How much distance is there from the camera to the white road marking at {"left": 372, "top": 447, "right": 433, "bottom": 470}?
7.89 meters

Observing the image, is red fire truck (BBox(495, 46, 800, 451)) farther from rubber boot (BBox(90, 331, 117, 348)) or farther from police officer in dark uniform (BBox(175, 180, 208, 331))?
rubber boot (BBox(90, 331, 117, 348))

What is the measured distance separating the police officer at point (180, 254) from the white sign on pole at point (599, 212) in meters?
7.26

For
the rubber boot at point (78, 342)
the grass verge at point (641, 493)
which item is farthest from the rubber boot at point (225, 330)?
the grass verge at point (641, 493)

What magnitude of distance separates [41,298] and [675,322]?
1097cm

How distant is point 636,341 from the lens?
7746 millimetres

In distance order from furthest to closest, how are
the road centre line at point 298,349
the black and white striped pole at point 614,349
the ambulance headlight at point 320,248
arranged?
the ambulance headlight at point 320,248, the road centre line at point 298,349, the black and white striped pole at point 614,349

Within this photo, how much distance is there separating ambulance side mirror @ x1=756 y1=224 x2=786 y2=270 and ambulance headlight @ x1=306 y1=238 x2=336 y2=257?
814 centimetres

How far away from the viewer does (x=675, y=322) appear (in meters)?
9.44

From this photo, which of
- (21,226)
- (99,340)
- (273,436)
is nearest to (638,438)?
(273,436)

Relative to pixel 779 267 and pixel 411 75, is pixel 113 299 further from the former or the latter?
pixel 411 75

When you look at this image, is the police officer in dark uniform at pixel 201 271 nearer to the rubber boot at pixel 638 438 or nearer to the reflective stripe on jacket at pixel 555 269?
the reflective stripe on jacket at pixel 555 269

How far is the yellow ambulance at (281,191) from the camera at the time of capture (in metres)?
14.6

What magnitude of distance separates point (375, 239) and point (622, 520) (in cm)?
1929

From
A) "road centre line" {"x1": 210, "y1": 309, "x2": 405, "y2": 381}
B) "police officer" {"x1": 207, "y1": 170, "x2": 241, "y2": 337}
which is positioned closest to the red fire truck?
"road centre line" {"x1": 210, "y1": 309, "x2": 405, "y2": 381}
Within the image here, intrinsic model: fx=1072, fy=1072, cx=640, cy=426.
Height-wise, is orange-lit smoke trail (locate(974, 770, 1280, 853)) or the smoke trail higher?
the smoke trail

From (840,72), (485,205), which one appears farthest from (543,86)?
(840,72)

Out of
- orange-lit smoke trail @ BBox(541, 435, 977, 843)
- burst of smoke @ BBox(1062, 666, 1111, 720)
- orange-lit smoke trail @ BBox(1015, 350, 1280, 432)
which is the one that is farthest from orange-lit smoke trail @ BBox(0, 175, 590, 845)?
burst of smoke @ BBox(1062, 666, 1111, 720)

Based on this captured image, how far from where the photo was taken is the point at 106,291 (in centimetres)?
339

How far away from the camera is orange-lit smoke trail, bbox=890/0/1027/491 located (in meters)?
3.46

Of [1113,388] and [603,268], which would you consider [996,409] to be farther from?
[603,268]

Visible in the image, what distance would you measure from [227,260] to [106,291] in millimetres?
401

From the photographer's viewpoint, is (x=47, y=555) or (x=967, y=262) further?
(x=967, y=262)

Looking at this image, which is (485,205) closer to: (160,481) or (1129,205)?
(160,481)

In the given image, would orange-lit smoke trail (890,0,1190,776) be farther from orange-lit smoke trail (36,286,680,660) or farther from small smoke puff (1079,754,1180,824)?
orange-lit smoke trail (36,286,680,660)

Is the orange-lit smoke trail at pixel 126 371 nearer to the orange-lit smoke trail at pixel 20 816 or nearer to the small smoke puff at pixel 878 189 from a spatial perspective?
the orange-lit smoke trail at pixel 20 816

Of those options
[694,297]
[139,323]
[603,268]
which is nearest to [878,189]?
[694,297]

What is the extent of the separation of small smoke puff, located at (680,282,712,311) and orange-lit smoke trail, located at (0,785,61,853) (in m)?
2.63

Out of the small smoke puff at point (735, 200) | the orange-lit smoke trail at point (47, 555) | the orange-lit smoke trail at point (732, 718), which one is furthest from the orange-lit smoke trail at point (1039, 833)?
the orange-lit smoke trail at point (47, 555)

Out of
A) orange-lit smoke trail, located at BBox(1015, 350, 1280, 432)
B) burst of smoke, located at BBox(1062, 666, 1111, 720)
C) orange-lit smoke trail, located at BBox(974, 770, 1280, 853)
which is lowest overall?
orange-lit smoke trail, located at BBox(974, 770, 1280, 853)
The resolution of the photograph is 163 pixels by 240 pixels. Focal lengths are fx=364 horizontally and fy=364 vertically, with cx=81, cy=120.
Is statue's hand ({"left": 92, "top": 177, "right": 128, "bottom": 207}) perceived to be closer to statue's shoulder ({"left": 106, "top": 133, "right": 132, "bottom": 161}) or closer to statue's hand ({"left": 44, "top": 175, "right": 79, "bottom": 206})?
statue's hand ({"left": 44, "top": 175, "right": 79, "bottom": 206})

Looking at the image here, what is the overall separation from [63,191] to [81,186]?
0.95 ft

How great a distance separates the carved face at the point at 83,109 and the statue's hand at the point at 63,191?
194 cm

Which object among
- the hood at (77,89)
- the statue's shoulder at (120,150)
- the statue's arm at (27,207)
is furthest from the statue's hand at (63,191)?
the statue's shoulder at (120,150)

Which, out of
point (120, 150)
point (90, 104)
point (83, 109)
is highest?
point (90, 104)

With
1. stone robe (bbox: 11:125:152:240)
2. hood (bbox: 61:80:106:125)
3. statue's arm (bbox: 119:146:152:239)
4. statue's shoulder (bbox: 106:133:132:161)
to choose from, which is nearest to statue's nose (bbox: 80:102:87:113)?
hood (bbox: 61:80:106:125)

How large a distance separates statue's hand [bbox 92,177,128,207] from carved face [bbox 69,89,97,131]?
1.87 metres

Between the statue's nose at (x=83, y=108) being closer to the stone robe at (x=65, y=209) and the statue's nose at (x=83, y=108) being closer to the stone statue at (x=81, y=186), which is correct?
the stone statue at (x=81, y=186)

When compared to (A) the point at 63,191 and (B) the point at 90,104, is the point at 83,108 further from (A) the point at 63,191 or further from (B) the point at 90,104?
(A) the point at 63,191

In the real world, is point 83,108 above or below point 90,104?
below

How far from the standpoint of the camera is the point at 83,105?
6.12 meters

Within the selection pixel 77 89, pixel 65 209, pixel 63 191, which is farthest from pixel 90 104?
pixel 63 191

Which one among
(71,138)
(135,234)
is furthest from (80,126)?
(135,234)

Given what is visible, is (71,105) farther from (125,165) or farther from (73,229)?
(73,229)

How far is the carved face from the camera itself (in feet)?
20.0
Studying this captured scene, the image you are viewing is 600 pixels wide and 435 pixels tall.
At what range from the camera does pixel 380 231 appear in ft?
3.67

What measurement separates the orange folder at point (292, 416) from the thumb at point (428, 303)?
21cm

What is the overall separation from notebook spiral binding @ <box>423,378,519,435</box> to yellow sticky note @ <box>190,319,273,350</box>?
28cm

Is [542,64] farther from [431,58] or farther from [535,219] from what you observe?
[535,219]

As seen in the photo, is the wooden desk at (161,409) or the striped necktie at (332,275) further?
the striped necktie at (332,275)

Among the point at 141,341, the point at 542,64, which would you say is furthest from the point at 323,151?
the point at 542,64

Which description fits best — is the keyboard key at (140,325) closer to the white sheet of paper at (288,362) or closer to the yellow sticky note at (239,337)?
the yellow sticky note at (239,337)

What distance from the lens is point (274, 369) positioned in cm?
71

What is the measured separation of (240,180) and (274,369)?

☆ ☆ ☆ ☆ ☆ ☆ ☆

◆ **Exercise**:
Express the lines from the start of the records through the line containing "7746 millimetres", inclusive, as a JSON list of strings with one string per line, omitting blank lines.

◆ **Full response**:
[
  "How much distance is there from the camera to the white road marking at {\"left\": 372, \"top\": 447, \"right\": 433, \"bottom\": 470}?",
  "7.89 meters",
  "Observing the image, is red fire truck (BBox(495, 46, 800, 451)) farther from rubber boot (BBox(90, 331, 117, 348)) or farther from police officer in dark uniform (BBox(175, 180, 208, 331))?",
  "rubber boot (BBox(90, 331, 117, 348))",
  "What is the measured distance separating the police officer at point (180, 254) from the white sign on pole at point (599, 212) in meters?",
  "7.26",
  "For",
  "the rubber boot at point (78, 342)",
  "the grass verge at point (641, 493)",
  "which item is farthest from the rubber boot at point (225, 330)?",
  "the grass verge at point (641, 493)",
  "What magnitude of distance separates [41,298] and [675,322]?",
  "1097cm",
  "How distant is point 636,341 from the lens?",
  "7746 millimetres"
]